Task instructions: Reproduce verbatim the lines of the records that run from the line containing "From the viewpoint" through the end of the records, including both ends.

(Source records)
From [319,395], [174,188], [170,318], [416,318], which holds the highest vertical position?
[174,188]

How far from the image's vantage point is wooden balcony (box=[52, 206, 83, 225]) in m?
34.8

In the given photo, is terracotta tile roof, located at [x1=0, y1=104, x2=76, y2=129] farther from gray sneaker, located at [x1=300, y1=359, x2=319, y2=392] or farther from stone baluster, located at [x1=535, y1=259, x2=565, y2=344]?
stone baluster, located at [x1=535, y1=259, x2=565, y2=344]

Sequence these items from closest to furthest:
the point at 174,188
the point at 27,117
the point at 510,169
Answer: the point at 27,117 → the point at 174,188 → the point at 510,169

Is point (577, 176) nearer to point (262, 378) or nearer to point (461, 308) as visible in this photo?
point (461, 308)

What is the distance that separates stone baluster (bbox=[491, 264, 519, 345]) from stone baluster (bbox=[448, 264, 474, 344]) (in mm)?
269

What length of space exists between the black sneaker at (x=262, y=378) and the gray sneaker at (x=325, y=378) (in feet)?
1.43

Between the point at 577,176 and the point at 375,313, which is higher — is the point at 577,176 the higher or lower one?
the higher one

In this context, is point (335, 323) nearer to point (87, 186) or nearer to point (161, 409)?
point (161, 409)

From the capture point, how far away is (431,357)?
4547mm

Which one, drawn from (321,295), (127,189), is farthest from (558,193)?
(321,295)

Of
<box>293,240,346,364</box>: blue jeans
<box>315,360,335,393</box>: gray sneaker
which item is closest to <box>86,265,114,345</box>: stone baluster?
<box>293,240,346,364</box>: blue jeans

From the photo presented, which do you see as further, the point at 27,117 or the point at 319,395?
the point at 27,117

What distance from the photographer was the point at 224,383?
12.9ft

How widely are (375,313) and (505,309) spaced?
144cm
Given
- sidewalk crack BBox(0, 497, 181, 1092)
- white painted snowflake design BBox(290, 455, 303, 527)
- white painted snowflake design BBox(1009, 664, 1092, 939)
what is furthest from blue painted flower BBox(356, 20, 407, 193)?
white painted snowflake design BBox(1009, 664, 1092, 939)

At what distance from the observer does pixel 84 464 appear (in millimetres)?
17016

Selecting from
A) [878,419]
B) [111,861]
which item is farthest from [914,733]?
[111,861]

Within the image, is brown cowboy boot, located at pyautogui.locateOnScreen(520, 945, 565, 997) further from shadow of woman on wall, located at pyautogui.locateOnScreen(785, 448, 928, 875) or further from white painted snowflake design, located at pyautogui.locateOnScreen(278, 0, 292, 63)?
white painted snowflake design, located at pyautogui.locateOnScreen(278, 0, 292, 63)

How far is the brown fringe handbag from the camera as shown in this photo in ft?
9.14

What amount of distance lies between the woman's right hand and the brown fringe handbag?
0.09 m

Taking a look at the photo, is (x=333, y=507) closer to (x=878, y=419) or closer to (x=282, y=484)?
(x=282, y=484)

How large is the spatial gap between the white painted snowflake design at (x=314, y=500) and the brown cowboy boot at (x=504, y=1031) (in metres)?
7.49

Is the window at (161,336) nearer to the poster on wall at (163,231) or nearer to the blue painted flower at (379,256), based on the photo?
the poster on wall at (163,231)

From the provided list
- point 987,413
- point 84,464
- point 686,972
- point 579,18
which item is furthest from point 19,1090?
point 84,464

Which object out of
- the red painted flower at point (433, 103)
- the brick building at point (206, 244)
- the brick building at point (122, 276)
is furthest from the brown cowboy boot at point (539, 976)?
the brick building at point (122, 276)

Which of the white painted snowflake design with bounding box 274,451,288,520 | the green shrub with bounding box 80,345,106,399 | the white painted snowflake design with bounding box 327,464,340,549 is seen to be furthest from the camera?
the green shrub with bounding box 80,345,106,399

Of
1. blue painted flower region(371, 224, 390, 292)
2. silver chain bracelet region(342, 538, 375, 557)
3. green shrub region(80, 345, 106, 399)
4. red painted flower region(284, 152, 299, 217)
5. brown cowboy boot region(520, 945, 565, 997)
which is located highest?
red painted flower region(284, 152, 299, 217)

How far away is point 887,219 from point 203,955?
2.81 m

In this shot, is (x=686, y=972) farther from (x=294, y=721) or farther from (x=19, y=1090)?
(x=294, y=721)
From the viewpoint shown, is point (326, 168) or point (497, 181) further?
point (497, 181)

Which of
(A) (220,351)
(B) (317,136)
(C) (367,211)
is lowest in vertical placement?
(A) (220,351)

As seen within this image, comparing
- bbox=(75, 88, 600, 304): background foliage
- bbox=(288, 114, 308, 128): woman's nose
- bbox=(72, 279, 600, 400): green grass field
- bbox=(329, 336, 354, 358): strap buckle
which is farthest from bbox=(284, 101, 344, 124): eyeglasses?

Written reply:
From the viewpoint shown, is point (326, 168) or point (497, 181) further?
point (497, 181)

Which of
(A) (220,351)
(B) (317,136)
(C) (367,211)
is lowest in vertical placement?
(A) (220,351)

As seen within this image, comparing
- bbox=(75, 88, 600, 304): background foliage
- bbox=(288, 114, 308, 128): woman's nose
- bbox=(72, 279, 600, 400): green grass field
- bbox=(329, 336, 354, 358): strap buckle
which is farthest from bbox=(284, 101, 344, 124): eyeglasses?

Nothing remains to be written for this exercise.